#### [Problem statement]
In the listing below, find the line containing "アディダス ナイロンジャケット バックロゴ" and the line containing "Somewhere over the". Repeat exactly those two lines and every line between them.
[Start of section]
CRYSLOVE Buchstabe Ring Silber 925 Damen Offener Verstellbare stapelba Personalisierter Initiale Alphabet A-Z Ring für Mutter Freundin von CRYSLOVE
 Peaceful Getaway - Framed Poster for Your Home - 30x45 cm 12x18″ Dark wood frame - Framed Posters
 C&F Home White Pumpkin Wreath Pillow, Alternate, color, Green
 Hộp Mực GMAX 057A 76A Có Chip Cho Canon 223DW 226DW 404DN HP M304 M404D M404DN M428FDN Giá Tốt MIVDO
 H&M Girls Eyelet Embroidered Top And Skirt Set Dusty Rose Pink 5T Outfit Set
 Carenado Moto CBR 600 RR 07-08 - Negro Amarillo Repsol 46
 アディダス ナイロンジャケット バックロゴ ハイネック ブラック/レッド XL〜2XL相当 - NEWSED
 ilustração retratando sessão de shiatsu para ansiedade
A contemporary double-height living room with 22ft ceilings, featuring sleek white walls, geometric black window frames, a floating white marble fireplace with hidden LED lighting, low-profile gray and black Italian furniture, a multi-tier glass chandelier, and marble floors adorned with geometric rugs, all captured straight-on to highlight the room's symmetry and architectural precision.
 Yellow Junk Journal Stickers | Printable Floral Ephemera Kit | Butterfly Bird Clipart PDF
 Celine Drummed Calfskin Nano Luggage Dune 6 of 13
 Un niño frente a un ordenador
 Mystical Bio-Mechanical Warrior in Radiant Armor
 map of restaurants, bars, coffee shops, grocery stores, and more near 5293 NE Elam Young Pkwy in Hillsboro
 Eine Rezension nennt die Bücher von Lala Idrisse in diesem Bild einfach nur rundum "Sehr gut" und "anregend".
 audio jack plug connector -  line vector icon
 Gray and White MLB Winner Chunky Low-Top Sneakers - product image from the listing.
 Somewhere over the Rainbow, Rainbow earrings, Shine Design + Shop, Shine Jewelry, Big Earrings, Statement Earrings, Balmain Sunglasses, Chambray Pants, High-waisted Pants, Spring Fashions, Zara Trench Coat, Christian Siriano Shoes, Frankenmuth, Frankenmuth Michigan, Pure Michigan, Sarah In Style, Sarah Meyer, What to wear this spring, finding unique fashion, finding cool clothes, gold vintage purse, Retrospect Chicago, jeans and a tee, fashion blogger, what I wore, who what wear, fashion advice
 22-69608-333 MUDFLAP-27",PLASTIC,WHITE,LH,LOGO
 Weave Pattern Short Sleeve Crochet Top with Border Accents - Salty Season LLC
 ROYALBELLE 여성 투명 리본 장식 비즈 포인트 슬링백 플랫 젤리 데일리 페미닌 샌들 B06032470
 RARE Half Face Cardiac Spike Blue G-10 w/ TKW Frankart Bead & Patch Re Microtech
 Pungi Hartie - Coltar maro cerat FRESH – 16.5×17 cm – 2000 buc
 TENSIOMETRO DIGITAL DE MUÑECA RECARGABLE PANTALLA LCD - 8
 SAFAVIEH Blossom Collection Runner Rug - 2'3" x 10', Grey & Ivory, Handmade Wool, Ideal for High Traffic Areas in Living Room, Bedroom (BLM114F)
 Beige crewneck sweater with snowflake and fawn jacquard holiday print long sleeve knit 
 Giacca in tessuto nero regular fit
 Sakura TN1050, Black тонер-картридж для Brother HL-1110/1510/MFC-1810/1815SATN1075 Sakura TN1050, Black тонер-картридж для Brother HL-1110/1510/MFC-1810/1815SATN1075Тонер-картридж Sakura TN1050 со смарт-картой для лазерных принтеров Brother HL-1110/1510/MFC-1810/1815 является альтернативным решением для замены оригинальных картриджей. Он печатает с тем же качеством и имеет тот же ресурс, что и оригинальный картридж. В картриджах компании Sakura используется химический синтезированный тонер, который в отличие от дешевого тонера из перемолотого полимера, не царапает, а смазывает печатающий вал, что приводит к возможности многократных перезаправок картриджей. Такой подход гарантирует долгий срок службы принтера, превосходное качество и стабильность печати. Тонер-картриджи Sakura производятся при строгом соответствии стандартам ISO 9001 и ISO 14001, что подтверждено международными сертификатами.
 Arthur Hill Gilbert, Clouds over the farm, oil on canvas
[End of section]
#### [Output for this task]
 アディダス ナイロンジャケット バックロゴ ハイネック ブラック/レッド XL〜2XL相当 - NEWSED
 ilustração retratando sessão de shiatsu para ansiedade
A contemporary double-height living room with 22ft ceilings, featuring sleek white walls, geometric black window frames, a floating white marble fireplace with hidden LED lighting, low-profile gray and black Italian furniture, a multi-tier glass chandelier, and marble floors adorned with geometric rugs, all captured straight-on to highlight the room's symmetry and architectural precision.
 Yellow Junk Journal Stickers | Printable Floral Ephemera Kit | Butterfly Bird Clipart PDF
 Celine Drummed Calfskin Nano Luggage Dune 6 of 13
 Un niño frente a un ordenador
 Mystical Bio-Mechanical Warrior in Radiant Armor
 map of restaurants, bars, coffee shops, grocery stores, and more near 5293 NE Elam Young Pkwy in Hillsboro
 Eine Rezension nennt die Bücher von Lala Idrisse in diesem Bild einfach nur rundum "Sehr gut" und "anregend".
 audio jack plug connector -  line vector icon
 Gray and White MLB Winner Chunky Low-Top Sneakers - product image from the listing.
 Somewhere over the Rainbow, Rainbow earrings, Shine Design + Shop, Shine Jewelry, Big Earrings, Statement Earrings, Balmain Sunglasses, Chambray Pants, High-waisted Pants, Spring Fashions, Zara Trench Coat, Christian Siriano Shoes, Frankenmuth, Frankenmuth Michigan, Pure Michigan, Sarah In Style, Sarah Meyer, What to wear this spring, finding unique fashion, finding cool clothes, gold vintage purse, Retrospect Chicago, jeans and a tee, fashion blogger, what I wore, who what wear, fashion advice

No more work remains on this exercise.